Бурная весна. Горячее лето - стр. 78
– Зауряд? – коротко спросил Гильчевский.
– Никак нет, ваше превосходительство, бывший прапорщик запаса, каким стал еще в прошлом столетии. В японскую войну призывался из запаса, в эту призван из отставки, – обстоятельно ответил Ливенцев.
– А-а! – довольно протянул Гильчевский. – И, может быть, даже в боях бывали?
– Так точно, бывал, и в эту войну, так как служу уже больше чем полтора года.
– Бывали? – очень оживился Гильчевский. – На каком именно фронте?
– На Галицийском.
– Отступали, ну-ка, а?
– Никак нет, пришлось наступать, – невольно улыбнувшись затаенному лукавству, с каким был задан вопрос, ответил Ливенцев и добавил: – Моей ротой была занята высота с австрийскими окопами… Впоследствии я был ранен, лежал в госпитале, по выздоровлении зачислен в четыреста второй полк.
– Прекрасный рапорт! – почему-то с ударением на «о» весело сказал Гильчевский. – Вполне уверен, что вы прекрасно представите и свою роту.
– В этой роте я всего только три дня, так как приехал сюда прямо из госпиталя, – сказал Ливенцев, но Гильчевский отозвался на это по-прежнему весело:
– Это не составляет сути дела, когда вы приехали!
И Ливенцев понял, что этот начальник заранее готов простить ему все недочеты, но вышло так, что ни о каких недочетах он и не говорил.
К тому, чтобы иметь под своим начальством полтораста, двести или даже полностью двести пятьдесят человек, Ливенцев уже привык; столько людей он способен был и быстро запомнить и долго держать в памяти, тем более что рота делилась на равные части взводов и отделений.
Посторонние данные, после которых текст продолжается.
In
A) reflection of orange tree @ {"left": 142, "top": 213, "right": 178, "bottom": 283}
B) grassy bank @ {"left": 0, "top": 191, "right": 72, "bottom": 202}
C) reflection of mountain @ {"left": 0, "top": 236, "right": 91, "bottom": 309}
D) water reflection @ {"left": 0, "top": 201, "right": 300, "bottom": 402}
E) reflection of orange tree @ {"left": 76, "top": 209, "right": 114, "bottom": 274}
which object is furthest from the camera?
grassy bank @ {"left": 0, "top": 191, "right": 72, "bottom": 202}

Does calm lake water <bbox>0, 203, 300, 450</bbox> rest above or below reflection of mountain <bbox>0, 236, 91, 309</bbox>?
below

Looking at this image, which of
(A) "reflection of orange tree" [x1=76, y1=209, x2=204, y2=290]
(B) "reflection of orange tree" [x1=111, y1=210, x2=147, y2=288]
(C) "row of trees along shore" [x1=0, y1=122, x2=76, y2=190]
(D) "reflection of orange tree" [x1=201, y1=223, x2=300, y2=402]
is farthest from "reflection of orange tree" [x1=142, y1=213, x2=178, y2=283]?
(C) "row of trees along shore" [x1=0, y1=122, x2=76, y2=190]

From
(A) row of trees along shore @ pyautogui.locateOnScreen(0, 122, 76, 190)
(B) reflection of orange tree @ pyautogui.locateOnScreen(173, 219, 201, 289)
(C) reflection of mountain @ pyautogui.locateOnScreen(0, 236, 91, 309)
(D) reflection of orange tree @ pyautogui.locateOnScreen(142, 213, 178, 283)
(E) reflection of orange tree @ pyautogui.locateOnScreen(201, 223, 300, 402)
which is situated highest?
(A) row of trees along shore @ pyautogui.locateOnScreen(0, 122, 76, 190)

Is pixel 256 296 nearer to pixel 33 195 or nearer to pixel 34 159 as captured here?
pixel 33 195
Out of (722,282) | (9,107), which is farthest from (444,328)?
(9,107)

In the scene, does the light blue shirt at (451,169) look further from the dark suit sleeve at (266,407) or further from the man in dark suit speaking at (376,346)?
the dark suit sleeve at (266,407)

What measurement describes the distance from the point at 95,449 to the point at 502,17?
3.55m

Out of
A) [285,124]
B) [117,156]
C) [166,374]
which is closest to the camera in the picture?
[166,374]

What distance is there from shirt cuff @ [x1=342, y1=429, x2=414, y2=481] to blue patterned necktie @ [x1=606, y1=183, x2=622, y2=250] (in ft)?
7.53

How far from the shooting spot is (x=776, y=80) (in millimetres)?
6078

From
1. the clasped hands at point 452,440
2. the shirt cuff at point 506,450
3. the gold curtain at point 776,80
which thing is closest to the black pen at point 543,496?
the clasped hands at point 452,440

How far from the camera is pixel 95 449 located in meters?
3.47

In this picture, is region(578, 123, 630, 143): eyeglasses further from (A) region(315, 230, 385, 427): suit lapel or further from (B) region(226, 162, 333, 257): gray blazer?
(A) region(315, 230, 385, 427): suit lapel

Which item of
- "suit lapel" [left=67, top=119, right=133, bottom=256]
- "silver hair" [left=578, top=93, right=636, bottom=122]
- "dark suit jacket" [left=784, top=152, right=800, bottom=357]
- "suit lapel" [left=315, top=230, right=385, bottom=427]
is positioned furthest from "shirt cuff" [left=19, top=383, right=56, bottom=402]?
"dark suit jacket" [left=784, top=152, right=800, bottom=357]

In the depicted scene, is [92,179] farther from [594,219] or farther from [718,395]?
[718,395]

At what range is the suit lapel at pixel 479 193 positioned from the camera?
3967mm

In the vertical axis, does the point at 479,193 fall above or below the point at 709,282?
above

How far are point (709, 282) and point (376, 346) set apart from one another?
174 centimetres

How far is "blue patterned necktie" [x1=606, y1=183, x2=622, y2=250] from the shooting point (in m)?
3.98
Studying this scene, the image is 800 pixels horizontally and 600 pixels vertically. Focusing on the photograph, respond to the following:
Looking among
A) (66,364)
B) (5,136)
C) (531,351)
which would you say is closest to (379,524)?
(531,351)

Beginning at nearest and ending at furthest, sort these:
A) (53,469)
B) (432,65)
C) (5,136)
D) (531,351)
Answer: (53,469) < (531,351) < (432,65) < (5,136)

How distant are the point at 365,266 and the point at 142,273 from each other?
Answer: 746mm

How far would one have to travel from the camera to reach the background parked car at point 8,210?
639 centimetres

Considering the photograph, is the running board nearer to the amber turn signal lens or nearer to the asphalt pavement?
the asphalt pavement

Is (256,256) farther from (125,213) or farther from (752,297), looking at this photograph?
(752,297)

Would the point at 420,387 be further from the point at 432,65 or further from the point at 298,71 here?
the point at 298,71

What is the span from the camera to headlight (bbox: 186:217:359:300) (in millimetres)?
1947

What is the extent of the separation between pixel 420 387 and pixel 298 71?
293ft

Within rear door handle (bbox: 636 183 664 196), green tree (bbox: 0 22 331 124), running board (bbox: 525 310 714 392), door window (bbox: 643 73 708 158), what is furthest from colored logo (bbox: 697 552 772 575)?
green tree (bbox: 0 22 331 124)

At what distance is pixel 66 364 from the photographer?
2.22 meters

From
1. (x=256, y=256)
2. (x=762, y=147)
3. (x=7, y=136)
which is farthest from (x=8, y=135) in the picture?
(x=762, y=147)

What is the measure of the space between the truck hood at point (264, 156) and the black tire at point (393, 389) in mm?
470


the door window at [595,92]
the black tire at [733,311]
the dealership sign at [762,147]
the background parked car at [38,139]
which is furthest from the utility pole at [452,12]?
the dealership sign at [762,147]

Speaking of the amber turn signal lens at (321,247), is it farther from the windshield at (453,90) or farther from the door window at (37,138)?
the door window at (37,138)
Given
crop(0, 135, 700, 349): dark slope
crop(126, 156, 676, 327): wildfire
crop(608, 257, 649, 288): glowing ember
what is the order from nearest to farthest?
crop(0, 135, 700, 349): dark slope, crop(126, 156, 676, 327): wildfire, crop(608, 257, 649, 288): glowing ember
Человек пятьдесят из разных взводов он успел узнать за эти три дня несколько ближе, чем других, потому что спрашивал их, откуда они и чем занимались до призыва в армию.
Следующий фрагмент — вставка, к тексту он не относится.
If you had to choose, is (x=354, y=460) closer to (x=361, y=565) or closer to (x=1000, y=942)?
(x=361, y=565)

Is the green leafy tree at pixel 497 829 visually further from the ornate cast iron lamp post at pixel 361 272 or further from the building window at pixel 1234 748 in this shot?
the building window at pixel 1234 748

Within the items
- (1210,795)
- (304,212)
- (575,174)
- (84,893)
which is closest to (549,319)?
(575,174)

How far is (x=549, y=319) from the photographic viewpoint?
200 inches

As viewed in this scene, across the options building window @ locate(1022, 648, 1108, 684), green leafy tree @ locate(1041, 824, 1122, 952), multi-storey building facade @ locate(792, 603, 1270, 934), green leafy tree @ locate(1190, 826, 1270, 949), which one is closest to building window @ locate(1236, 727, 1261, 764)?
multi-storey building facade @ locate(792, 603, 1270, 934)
Он спрашивал это для себя лично, чтобы иметь понятие о людях, которых придется когда-нибудь ему вести на окопы противника: как же он будет вести на смерть тех, кого совсем не знает? И как они могут идти за ним, когда его не знают? Обоюдное знание это казалось ему гораздо более необходимым, чем знание разных мелочей службы.
Поэтому он становился искренне рад, если вдруг оказывалось из расспросов, что бывал сам в той или иной местности, откуда родом его новый подчиненный, или даже просто читал, слышал о ней. Так один, Селиванкин, оказался из села Ижевского, Рязанской губернии.
– Постой-ка, братец, село Ижевское, это, кажется, Спасского уезда? – начал припоминать Ливенцев.
– Так точно, Спасского! – радостно ответил Селиванкин.
– И там ведь у вас все бондари, насколько я знаю, – должно быть, и ты – бондарь?
– Так точно, бондарь я! – еще радостнее отозвался и прямо засиял Селиванкин.